What to work on ::
a) Rewrite the passage of the Ozempic article that begins at the words "Ozempic and its" and stops after "it as a weight loss drug.", replacing "clinical trials" with "clinical studies".
b) For each statement, state whether the Ozempic article supports it, answering yes or no and quoting the text's deciding words. (i) Ozempic and Wegovy contain the same chemical in different doses. (ii) The trial participants were primarily Black. (iii) The shortage began with Ozempic.

Text shown ::
....

Ozempic: Wonderdrug Or Weight Loss Fad
Ozempic has taken over the conversion around weight loss and we want to examine if that's a good thing.
Ozempic and its sister medication Wegovy are the same chemical, semaglutide, but in different doses. When they first came on the market Ozempic was purely for diabetes treatment and Wegovy was a weight loss drug.
As a diabetes treatment, Ozempic is truly the wonder drug it's marketed as. It is lifesaving. The clinical trials were groundbreaking and also where the idea to create Wegovy, and market it as a weight loss drug.
When we step into the world of weight loss that's where we come into the problems with the medication. The world where we leave body positivity at the door and worship thin bodies.
The weight loss clinical trials showed the drug was far more effective than any other weight loss drug ever released before. But that unfortunately doesn't mean much.
That's if it even works at all. In the trials there was a very narrow study group, primarily white participants (75%), excluding anyone who even has a chance of being pregnant, excluding people with mental health problems.
While being within a specific group makes the drug more sure to work, that statistics laid out bare take away a lot of the superpower facade that the drug has.
A third of people lose more than 20% of their body weight, half lose around 10%. But what if you're in that other half that doesn't lose weight? If your goal is to lose weight you're taking a drug for very little.
More immediately pressing than the under-researched efficacy, is the worldwide shortage. The shortage began with Wegovy, leading to doctors prescribing Ozempic for weight loss, causing a worldwide shortage of all semaglutide products, making it challenging for some people with diabetes to find where to get Ozempic.
We think that if fat bodies were more respected and not seen as something that needed to be fixed at any cost there would never have been this shortage in the first place. Ozempic is a wonder drug for people with diabetes and treating it as a weight loss drug is harmful to people who need it and to the body positivity movement as a whole.

....

Study material ::

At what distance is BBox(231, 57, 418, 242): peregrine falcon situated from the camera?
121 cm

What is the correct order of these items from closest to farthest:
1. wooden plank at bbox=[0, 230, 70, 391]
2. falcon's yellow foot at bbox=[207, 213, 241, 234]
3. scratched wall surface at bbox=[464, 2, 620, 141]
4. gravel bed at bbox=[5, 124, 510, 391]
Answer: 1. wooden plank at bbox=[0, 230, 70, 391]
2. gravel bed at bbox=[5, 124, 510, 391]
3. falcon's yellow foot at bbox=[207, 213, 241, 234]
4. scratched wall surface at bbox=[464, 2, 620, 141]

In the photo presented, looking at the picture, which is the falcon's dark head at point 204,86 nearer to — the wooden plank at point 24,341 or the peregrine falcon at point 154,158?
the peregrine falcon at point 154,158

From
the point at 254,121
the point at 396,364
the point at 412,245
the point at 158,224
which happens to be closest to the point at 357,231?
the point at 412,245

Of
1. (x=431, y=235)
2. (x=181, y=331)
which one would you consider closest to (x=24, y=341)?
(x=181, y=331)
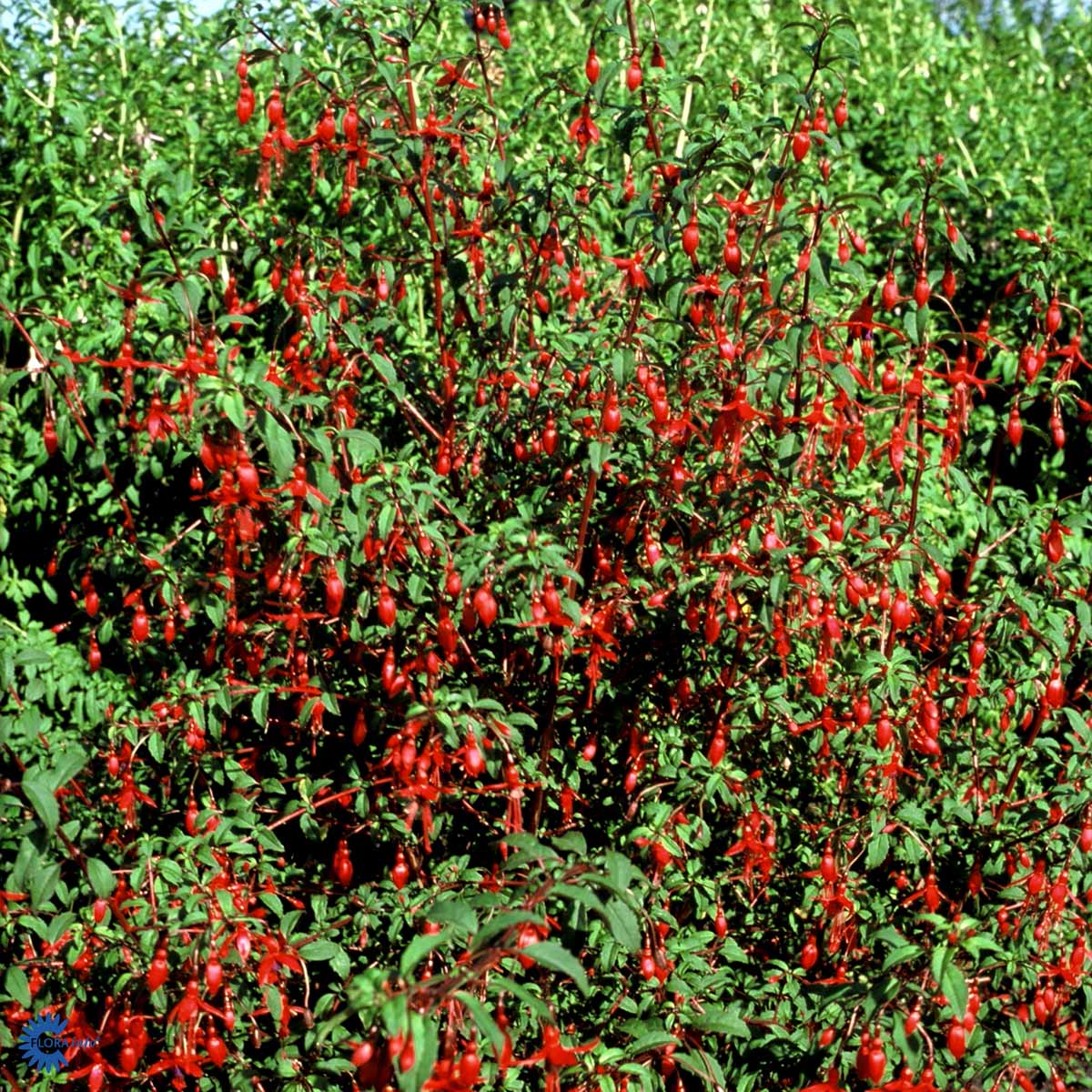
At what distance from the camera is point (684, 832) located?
7.72 feet

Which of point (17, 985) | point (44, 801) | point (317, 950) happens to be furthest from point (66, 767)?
point (317, 950)

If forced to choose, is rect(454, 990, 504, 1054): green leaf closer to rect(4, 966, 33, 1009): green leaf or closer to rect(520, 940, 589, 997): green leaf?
rect(520, 940, 589, 997): green leaf

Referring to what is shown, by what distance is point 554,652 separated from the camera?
2.33 metres

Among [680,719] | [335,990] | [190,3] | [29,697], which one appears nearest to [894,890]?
[680,719]

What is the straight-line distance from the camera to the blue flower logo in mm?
2395

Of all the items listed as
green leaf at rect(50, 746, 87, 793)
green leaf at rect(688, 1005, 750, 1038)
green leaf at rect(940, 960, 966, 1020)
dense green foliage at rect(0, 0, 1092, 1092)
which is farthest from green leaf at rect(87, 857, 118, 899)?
green leaf at rect(940, 960, 966, 1020)

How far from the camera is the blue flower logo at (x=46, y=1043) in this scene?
2395 mm

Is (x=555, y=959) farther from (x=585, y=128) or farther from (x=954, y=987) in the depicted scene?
(x=585, y=128)

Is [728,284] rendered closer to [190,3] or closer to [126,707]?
[126,707]

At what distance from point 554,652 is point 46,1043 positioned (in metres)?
1.20

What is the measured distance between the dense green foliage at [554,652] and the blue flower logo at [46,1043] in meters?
0.06

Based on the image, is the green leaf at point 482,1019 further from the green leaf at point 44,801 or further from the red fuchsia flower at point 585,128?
the red fuchsia flower at point 585,128

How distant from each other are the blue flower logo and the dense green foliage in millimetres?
61

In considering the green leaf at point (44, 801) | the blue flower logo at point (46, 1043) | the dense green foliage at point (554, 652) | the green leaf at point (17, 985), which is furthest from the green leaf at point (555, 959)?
the blue flower logo at point (46, 1043)
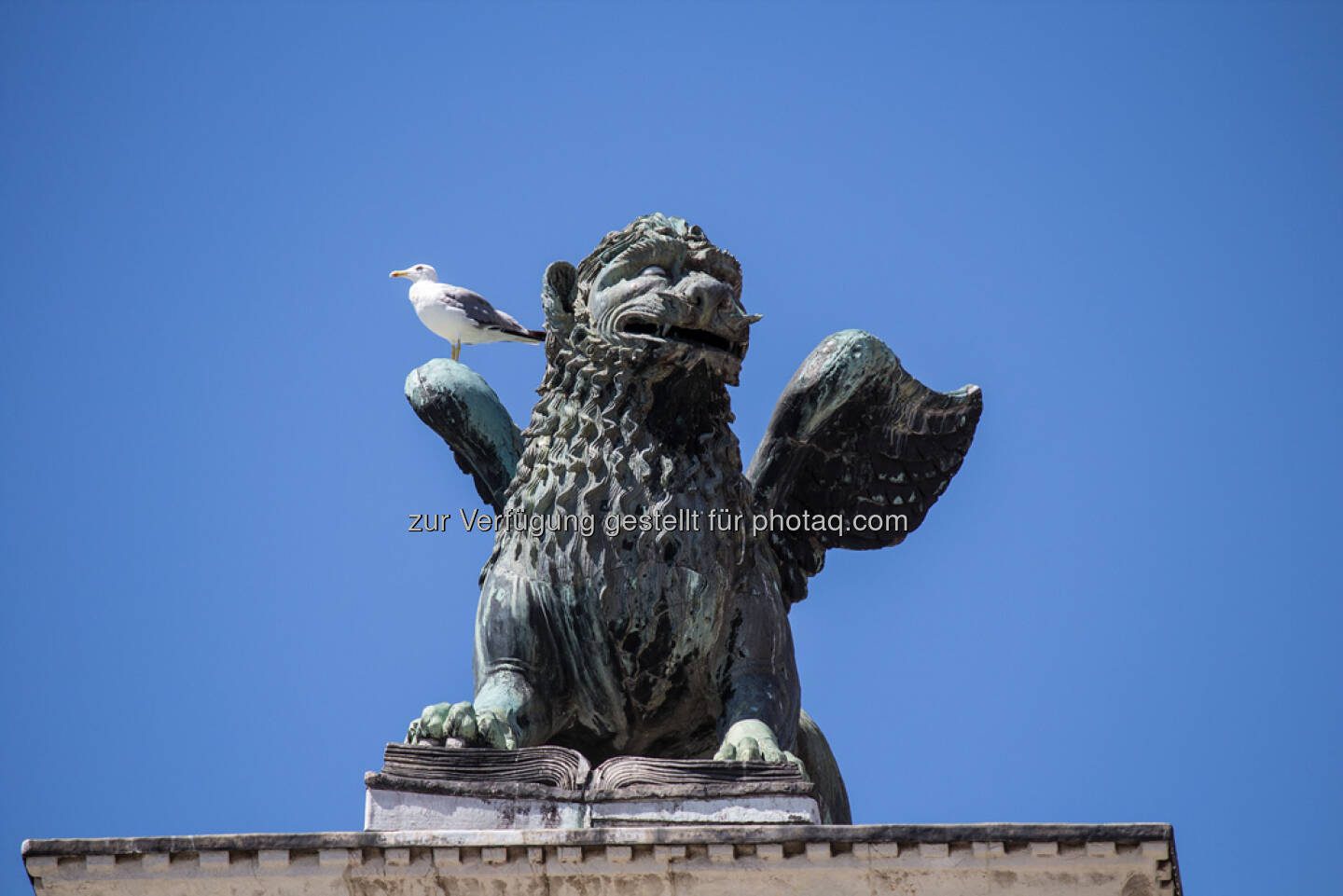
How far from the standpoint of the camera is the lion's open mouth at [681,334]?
36.9 feet

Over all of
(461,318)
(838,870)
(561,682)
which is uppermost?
(461,318)

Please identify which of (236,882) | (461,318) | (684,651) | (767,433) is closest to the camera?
(236,882)

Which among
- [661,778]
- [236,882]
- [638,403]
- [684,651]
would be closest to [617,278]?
[638,403]

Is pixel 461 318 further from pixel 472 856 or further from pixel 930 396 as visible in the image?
pixel 472 856

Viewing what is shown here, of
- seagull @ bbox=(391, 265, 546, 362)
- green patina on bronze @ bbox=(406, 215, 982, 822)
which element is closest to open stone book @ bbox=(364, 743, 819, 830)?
green patina on bronze @ bbox=(406, 215, 982, 822)

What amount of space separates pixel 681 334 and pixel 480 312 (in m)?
2.82

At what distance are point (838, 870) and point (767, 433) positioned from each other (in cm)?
310

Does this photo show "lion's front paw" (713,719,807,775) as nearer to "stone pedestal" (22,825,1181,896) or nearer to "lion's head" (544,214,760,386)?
"stone pedestal" (22,825,1181,896)

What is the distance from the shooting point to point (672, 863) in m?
9.52

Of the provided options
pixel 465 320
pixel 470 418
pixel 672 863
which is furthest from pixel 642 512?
pixel 465 320

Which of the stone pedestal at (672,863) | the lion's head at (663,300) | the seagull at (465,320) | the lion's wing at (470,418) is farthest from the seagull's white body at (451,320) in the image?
the stone pedestal at (672,863)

....

Results for each task ::
a)
Ozempic and its sister medication Wegovy are the same chemical, semaglutide, but in different doses. When they first came on the market Ozempic was purely for diabetes treatment and Wegovy was a weight loss drug.
As a diabetes treatment, Ozempic is truly the wonder drug it's marketed as. It is lifesaving. The clinical studies were groundbreaking and also where the idea to create Wegovy, and market it as a weight loss drug.

b)
(i) Yes: "Ozempic and its sister medication Wegovy are the same chemical, semaglutide, but in different doses."
(ii) No: "primarily white participants (75%)"
(iii) No: "The shortage began with Wegovy"